Task:
Give only the lines from the one containing "scientific name: Equus quagga" through the end of the material below, exactly as written.

Records for the task:
────

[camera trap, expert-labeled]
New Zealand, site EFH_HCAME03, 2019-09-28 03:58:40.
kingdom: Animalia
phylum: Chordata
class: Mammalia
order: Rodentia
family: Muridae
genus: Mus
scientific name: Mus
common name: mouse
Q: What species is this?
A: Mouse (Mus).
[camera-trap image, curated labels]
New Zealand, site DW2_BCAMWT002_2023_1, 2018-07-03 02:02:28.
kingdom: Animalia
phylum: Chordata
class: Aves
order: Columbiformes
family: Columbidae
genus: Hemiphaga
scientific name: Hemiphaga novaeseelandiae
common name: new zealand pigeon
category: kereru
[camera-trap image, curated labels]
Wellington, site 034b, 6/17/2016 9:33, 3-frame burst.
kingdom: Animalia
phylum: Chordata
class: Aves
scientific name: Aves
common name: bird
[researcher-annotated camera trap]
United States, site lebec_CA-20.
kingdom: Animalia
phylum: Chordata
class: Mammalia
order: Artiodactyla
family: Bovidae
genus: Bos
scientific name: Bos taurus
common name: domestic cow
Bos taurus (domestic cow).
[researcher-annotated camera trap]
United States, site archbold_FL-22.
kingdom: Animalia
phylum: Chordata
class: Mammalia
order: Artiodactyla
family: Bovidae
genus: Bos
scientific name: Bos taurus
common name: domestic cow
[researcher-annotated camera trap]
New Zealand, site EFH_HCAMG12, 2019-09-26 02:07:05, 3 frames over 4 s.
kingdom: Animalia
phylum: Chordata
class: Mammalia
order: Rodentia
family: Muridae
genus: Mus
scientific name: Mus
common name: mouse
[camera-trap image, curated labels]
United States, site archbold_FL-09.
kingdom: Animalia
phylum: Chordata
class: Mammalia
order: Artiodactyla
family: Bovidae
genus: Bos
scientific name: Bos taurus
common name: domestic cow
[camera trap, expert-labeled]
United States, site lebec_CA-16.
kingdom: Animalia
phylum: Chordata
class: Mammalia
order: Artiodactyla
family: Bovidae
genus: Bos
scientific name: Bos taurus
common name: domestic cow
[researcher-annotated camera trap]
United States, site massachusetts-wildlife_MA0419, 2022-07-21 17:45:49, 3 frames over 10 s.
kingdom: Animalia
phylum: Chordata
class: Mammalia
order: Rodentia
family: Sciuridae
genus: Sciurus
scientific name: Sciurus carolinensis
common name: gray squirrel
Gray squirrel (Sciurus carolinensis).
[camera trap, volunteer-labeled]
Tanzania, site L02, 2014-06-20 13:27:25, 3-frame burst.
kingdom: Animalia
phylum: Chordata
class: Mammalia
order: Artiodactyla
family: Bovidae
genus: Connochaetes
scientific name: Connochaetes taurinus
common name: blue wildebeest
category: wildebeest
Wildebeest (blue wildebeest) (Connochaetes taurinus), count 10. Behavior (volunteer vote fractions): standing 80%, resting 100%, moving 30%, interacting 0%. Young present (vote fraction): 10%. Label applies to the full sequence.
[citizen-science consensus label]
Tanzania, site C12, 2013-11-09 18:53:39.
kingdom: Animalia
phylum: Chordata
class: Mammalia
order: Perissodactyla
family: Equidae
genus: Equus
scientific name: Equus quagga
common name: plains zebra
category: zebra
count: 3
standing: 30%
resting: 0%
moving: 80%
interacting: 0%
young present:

────

Solution for this task:
scientific name: Equus quagga
common name: plains zebra
category: zebra
count: 3
standing: 30%
resting: 0%
moving: 80%
interacting: 0%
young present:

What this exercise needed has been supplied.